Source >>
--------------------------------------------------

The task for the Nigerian university of being capable of producing the much needed professional manpower required by the nation, have placed great challenges on the academic staff which may likely cause stress especially if they are dissatisfied in the course of carrying out their duties.
Nigeria as a developing country is evidently full of life threatening, harmful and challenging situations, which are stressful to peoples’ existence and well-being, some of these include economic recession and instability, religious intolerance and insecurity, the menace of armed robbery and political tugery, driving on very poorly maintained roads and highways. The University lecturers as citizens of the country experience all these phenomena along the professional and personal concerns related to their jobs. Thus, the entire Nigerian University communities have not been immuned from the emerging forces of stress in the country.
Though, University teaching has traditionally been regarded as a low stress occupation because, academics enjoyed long tenure, light work load, flexibility, overseas trips for study and/or conference purposes and the freedom to pursue their own research interests. During the past fifteen to twenty years many of these advantages seems to have been eroded in Nigerian Universities, and thus exposing university lecturers to such levels of stress that could force them to deviate from normal functioning.

--------------------------------------------------

Material >>

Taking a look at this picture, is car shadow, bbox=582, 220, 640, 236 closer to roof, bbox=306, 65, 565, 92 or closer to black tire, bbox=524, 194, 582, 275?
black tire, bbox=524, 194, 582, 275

--------------------------------------------------

Objective >>
Can you rewrite the paragraph starting "Nigeria as a developing country" from the passage on stress among Nigerian university lecturers as a short bulleted list of its main facts? The lines can be set aside; nothing here depends on them.

Solution below >>
- Nigeria, a developing country, is full of threatening, harmful and challenging situations that cause stress.
- These include economic recession and instability, religious intolerance, insecurity, armed robbery, political thuggery, and poorly maintained roads and highways.
- As citizens, university lecturers face all of these as well as the professional and personal concerns of their jobs.
- As a result, Nigerian university communities have not been immune to the country's rising stress.